課題
**A)** 小西さんと野球についての文章を読み、次の問いに答えてください。
(i) 小西さんは何年に生まれましたか。
(ii) 小西さんが旧制第三高等学校に入学したのは何年ですか。
(iii) 小西さんの父親は何の研究の泰斗とされていますか。
**B)** 小西さんと野球についての文章のうち、「小西さんは将来を期待されて旧」から「のだからケンカにもならない。」までを、その語句も含めてそのまま書き写してください。
**C)** 小西さんと野球についての文章を、最後の文の後から書き継いでください。

野球をやるために超難関・三高を1か月で中退した小西徳郎の意地

小西徳郎

【越智正典 ネット裏】「なんと申しましょうか」の小西得郎さんは1896年生まれ。杉浦重剛の日本学園に進む。父親は小西増太郎京都帝国大学教授。ロシア文学、トルストイ研究の泰斗である。

小西さんは将来を期待されて旧制第三高等学校を受験、合格。1914年入学の秀才だったが「明治大学野球部に来たらアメリカ遠征に行けるぞ」と誘われて、1か月で飛び出した。おとうさんは烈火の如く怒って勘当した。あとで誘った男のひとり合点だったと謝られたが、もうアメリカへ行ってしまったのだからケンカにもならない。

小西さんは「明治大学野球部史第一巻」(74年駿台倶楽部刊)に語っている。

「オヤジに無断で三高を中退して、こともあろうにオヤジが一番いやがっていた野球をやるために、東京に逃げてきたのだから怒りようといったらなかった。だが、こっちも『親がそんな気なら意地でも野球をやり通してやれ』と肚が据わってきましてね。これが一生を野球にかけるスタートでした」

提供データ
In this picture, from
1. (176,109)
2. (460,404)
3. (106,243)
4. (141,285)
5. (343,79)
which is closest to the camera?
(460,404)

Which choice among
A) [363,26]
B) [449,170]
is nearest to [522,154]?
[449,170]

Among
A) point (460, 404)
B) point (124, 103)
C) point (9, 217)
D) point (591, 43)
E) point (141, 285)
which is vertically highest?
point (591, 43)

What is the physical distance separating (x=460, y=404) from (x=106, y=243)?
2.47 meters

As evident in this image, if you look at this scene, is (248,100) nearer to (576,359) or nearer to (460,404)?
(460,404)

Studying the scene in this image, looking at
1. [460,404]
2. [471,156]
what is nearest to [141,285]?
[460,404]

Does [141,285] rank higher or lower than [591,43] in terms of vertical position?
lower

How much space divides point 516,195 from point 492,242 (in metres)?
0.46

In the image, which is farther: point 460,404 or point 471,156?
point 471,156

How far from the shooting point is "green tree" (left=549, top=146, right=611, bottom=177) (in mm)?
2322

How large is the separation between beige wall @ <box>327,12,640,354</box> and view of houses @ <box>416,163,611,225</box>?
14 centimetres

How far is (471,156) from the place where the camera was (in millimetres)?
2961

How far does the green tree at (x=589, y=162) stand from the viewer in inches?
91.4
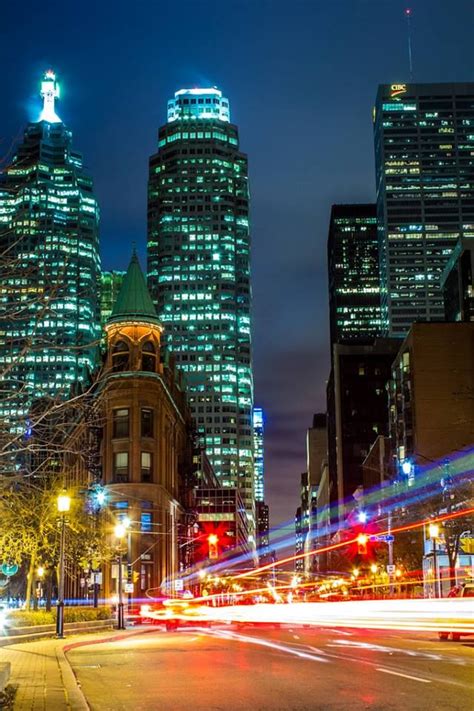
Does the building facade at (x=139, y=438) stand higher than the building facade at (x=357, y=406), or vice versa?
the building facade at (x=357, y=406)

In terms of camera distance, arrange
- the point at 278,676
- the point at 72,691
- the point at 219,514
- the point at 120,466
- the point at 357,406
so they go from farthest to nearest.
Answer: the point at 357,406
the point at 219,514
the point at 120,466
the point at 278,676
the point at 72,691

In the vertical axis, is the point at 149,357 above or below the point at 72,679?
above

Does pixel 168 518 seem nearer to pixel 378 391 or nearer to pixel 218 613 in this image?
pixel 218 613

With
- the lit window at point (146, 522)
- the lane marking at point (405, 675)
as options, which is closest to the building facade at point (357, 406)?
the lit window at point (146, 522)

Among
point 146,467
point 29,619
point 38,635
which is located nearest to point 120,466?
point 146,467

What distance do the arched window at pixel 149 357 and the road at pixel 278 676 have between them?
61.3 metres

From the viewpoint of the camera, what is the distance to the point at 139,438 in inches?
3514

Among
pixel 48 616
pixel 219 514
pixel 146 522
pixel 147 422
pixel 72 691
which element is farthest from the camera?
pixel 219 514

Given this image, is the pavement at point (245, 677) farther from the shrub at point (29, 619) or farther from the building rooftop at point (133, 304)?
the building rooftop at point (133, 304)

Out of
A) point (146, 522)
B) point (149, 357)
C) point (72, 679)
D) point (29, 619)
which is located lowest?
point (29, 619)

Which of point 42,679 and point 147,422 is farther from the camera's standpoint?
point 147,422

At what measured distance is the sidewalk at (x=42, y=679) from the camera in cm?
1406

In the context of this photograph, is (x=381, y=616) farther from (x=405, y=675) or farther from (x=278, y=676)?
(x=405, y=675)

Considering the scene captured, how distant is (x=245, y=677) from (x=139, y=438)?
2783 inches
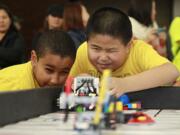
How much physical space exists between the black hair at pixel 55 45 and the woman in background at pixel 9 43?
1.60m

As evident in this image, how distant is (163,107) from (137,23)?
1485mm

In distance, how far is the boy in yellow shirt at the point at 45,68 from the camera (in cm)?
177

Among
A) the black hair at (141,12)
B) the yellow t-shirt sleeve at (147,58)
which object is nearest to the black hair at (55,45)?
the yellow t-shirt sleeve at (147,58)

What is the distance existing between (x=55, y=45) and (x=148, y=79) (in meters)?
0.44

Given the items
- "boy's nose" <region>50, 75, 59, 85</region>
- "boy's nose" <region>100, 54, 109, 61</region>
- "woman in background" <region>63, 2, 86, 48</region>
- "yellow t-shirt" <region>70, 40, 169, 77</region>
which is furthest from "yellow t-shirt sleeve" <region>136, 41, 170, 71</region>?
"woman in background" <region>63, 2, 86, 48</region>

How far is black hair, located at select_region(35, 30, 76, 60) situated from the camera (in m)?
1.86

課題の解答
**A)**
(i) 1896年
(ii) 1914年
(iii) ロシア文学、トルストイ研究

**B)**
小西さんは将来を期待されて旧制第三高等学校を受験、合格。1914年入学の秀才だったが「明治大学野球部に来たらアメリカ遠征に行けるぞ」と誘われて、1か月で飛び出した。おとうさんは烈火の如く怒って勘当した。あとで誘った男のひとり合点だったと謝られたが、もうアメリカへ行ってしまったのだからケンカにもならない。

**C)**
同史に昔の「野球界」(いまのベースボールマガジン)19年10月号の「MO生」投稿の明大野球部第7代キャプテン「快漢小西得郎君」が掲載されている。貴重な史料である。若き日の小西さんが活写されている。よくこのような史料を探してくださった…と編集委員田中茂光さん(報知新聞社、駿台倶楽部役員)に感謝している。

「明大野球部第7次総帥小西得郎君 色は白く凛とした好男子 新鋭の気は眉間にみなぎり 精悍の気は五尺の渾身に満ちあふれる英姿颯爽、得郎の名は優しくも雄々しい」

「その鉄棍には巨砲の威力無しといえども 一振快球をもってよく 敵塁を突破すべし 守りは飛球ゴロ難易のいずれを問わず前進後退右往左往、なんの澁滞もなし」

小西さんが最初にプロ野球の監督に呼ばれたのは「大東京」、「大日本野球連盟東京協会」で、職業野球6番目の球団として36年2月15日に創立された。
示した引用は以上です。